ただし、同じ死亡保障額なら定期保険より保険料は高くなりやすいです。子育て期の大きな保障をすべて終身保険で用意しようとすると、保険料負担が重くなることがあります。葬儀費用や相続対策など、長く残す保障として使う方が分かりやすいです。
養老保険は貯蓄性があるが利回りで比較する
養老保険は、保険期間中に死亡した場合は死亡保険金、満期まで生存した場合は満期保険金を受け取れる商品です。保障と貯蓄を兼ねるため分かりやすい一方、保険料は高くなりやすいです。
貯蓄目的で選ぶなら、返戻率だけでなく、保険期間、途中解約時の返戻金、予定利率、同じお金を預金・国債・NISAで運用した場合との違いも確認します。
保険選びは必要保障額から逆算する
生命保険は商品名から選ぶより、必要保障額から逆算する方が失敗しにくいです。遺族年金、勤務先の弔慰金、預貯金、住宅ローンの団体信用生命保険、配偶者の収入を差し引いて、不足する金額を保険で補います。
子どもが小さい時期は大きな保障が必要でも、教育費の山を越えると必要保障額は下がることがあります。定期保険を中心にして、終身保険を小さく組み合わせるなど、時期で役割を分けると見直しやすくなります。
貯蓄と保障を混ぜすぎない
貯蓄性のある保険は悪い商品とは限りませんが、保障と運用が一体化しているため、途中で見直しにくいことがあります。教育費や老後資金を作る目的なら、保険以外の選択肢とも比較しましょう。
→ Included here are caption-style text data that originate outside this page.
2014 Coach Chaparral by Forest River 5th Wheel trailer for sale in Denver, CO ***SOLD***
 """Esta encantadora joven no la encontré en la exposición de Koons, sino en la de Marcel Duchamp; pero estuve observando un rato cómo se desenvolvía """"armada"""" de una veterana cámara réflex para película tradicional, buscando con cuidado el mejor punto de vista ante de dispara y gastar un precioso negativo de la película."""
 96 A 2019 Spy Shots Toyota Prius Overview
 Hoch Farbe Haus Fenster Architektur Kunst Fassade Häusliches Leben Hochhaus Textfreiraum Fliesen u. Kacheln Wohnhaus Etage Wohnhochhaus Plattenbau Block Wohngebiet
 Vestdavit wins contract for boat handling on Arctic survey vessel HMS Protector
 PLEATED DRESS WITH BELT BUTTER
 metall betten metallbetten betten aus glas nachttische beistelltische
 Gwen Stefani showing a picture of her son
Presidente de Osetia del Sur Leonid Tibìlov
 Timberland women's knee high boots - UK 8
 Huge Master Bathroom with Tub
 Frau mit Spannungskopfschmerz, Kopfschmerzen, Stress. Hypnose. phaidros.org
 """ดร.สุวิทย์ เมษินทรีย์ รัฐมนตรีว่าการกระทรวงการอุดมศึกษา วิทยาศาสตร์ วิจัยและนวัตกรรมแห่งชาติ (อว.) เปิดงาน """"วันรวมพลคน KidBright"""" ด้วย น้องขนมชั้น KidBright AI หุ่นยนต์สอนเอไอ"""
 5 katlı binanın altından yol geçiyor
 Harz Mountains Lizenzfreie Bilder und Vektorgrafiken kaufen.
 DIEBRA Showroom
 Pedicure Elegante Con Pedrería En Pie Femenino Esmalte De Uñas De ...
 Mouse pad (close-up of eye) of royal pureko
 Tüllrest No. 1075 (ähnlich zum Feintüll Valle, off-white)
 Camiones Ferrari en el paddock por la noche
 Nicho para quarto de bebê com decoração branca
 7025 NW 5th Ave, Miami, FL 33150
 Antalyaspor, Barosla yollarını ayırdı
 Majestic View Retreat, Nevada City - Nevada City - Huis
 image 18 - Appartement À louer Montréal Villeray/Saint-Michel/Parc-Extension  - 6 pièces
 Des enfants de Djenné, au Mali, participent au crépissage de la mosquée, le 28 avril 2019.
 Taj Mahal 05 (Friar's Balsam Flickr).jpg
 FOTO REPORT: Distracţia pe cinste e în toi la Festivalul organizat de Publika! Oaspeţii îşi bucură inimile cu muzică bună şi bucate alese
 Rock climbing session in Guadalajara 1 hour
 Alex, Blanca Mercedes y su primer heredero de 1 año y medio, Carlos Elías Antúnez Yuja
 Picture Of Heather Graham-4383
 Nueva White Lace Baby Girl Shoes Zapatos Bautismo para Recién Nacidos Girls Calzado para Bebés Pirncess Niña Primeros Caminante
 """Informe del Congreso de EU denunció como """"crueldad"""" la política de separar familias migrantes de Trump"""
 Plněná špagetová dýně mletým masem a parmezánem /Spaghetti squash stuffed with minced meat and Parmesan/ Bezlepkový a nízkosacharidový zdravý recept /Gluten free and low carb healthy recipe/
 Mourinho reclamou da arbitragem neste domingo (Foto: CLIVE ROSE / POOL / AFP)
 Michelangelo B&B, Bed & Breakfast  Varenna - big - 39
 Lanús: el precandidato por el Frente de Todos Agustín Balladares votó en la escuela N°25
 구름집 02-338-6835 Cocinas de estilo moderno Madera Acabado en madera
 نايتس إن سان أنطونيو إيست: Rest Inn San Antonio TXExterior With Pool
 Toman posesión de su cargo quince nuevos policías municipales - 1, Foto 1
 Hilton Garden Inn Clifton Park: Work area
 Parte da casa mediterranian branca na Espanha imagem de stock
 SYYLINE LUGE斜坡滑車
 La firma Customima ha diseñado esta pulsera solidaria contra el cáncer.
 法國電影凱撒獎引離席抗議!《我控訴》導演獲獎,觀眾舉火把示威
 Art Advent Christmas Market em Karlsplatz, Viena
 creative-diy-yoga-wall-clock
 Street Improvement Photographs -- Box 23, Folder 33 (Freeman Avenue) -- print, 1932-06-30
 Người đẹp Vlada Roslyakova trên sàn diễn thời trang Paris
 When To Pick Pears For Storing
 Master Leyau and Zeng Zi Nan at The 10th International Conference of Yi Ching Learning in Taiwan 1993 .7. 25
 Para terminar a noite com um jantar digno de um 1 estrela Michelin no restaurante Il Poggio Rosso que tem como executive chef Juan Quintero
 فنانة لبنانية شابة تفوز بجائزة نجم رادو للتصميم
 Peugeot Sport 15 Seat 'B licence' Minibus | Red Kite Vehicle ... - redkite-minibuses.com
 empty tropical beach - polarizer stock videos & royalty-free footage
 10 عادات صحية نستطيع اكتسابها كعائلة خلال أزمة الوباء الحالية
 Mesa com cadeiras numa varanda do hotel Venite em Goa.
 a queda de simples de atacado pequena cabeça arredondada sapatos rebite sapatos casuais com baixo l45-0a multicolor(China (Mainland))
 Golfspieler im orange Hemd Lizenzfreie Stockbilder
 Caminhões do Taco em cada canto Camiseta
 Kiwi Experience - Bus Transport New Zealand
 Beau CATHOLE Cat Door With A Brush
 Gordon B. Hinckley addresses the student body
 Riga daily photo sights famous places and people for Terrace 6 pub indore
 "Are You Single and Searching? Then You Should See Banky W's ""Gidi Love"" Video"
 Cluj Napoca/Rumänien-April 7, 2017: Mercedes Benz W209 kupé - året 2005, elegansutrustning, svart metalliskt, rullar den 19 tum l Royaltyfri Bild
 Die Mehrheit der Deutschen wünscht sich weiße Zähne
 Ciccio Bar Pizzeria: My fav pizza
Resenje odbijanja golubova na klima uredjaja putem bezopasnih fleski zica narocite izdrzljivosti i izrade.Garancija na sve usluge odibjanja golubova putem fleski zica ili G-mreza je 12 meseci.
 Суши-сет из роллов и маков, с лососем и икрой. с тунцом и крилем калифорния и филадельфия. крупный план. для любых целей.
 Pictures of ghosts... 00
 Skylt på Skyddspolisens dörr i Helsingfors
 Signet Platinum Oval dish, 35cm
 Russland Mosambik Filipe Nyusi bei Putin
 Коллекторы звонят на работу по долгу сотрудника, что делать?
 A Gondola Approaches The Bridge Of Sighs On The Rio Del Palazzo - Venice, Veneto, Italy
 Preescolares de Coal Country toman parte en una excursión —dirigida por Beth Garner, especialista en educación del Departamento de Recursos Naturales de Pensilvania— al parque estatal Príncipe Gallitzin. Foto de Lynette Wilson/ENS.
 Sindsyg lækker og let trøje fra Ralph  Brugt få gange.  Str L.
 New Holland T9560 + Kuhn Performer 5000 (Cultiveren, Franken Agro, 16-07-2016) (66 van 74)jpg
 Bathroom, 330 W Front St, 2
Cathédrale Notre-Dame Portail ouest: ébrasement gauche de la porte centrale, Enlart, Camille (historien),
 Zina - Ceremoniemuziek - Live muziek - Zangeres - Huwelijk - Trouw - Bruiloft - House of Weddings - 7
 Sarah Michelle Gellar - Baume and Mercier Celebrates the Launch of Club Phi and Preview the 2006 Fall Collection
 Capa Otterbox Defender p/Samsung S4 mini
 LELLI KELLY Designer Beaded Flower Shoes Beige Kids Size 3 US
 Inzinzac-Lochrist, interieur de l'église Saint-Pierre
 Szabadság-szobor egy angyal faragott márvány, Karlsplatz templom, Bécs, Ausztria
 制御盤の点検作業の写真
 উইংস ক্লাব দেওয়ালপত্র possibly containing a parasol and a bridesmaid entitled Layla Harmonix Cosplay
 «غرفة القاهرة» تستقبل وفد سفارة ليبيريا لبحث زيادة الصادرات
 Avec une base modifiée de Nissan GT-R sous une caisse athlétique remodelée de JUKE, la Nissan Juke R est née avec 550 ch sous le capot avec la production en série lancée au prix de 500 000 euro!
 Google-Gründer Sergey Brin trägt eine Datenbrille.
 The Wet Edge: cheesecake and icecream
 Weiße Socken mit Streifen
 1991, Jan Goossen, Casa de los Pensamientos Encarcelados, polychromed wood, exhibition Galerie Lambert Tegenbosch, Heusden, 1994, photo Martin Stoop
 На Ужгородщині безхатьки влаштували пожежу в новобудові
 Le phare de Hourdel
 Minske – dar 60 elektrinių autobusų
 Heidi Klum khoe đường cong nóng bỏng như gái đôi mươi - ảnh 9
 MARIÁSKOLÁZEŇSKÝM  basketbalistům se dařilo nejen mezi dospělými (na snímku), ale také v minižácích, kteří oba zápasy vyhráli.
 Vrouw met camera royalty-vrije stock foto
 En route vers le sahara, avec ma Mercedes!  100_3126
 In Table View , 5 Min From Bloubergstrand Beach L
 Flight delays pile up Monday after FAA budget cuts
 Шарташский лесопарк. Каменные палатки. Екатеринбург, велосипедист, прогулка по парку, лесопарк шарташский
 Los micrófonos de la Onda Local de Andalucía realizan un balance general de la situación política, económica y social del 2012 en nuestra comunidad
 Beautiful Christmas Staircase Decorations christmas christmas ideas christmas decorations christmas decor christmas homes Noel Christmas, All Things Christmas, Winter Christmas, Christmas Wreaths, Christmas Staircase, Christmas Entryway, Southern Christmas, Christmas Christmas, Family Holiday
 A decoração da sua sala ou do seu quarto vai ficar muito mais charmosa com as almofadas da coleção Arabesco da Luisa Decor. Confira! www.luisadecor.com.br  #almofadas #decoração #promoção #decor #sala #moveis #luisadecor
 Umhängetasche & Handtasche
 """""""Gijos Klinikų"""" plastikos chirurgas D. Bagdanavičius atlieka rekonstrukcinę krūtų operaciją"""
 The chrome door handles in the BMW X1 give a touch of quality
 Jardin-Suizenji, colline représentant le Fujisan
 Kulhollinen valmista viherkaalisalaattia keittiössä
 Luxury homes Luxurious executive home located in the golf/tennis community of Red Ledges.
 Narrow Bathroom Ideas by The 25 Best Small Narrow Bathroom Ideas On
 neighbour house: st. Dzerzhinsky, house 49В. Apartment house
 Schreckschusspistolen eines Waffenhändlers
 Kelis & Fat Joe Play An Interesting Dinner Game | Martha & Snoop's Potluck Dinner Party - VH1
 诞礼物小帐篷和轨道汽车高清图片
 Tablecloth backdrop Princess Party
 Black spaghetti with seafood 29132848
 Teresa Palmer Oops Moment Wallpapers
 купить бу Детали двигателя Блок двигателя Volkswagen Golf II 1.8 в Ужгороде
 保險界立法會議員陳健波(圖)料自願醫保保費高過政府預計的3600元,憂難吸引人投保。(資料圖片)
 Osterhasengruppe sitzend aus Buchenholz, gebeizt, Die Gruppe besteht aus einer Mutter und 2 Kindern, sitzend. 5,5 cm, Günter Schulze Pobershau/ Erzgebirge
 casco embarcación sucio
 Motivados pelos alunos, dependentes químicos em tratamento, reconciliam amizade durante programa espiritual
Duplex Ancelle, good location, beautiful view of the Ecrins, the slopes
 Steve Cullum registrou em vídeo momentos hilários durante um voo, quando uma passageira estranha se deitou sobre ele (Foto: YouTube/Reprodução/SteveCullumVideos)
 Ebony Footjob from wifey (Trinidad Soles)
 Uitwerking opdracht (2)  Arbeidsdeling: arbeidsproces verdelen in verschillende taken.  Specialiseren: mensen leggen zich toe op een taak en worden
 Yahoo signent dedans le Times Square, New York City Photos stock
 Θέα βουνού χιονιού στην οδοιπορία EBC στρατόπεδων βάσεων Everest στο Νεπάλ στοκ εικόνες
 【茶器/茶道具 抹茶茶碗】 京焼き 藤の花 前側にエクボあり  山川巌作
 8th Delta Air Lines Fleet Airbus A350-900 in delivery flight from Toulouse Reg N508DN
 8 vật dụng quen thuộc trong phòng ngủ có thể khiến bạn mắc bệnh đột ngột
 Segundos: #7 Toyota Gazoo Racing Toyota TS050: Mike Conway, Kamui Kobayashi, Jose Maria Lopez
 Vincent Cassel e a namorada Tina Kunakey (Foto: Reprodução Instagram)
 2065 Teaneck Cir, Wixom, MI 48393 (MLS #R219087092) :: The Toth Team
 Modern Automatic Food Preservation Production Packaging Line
保障は保険で、資産形成はNISAや預金、国債で、と分けて考えると、毎月の保険料が家計を圧迫していないか判断しやすくなります。
確認チェックリスト
- 誰のための保障かを決める。
- 必要保障額と必要期間を計算する。
- 遺族年金や団信でカバーされる分を差し引く。
- 貯蓄性保険は途中解約時の返戻金を確認する。
- 保険料が家計を圧迫していないか確認する。